Indonesiaplus.id – Hingga November 2019, berdasarkan data dari Pengadilan Agama (PA) Lumajang yang menyebut tren kasus perceraian di Lumajang, Jawa Timur cukup tinggi, yaitu tembus 3.456 kasus.

“Betul, tren perceraian di Lumajang terus meningkat hingga November ini. Kasus masih didominasi istri yang melakukan gugat cerai,” ujar Panitera Muda Hukum, Tegus Santoso di Kantor Pengadilan Agama Lumajang, Rabu (13/11/2019).

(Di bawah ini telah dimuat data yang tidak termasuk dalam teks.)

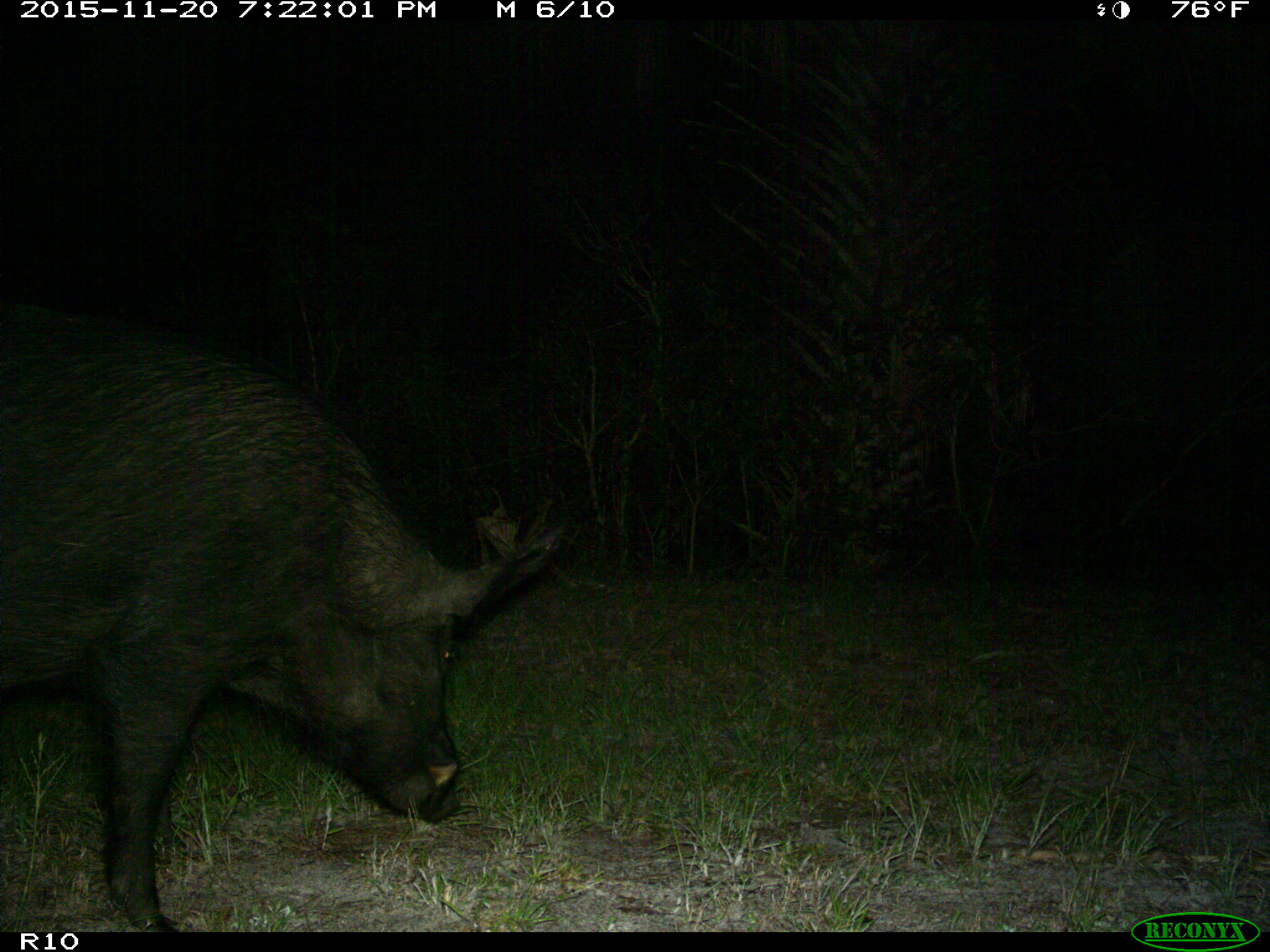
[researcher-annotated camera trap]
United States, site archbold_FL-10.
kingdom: Animalia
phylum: Chordata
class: Mammalia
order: Artiodactyla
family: Suidae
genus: Sus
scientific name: Sus scrofa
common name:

Ada berbagai faktor penyebab perceraian tersebut, mulai dari faktor peselisihan dalam rumah tangga, ekonomi, ditinggal suami tanpa ada kabar, hingga persoalan dari media sosial (medos).

Menyikapi kondisi demikian, pihak pengadilan telah berupaya agar permohonan gugatan ini tak berujung perceraian.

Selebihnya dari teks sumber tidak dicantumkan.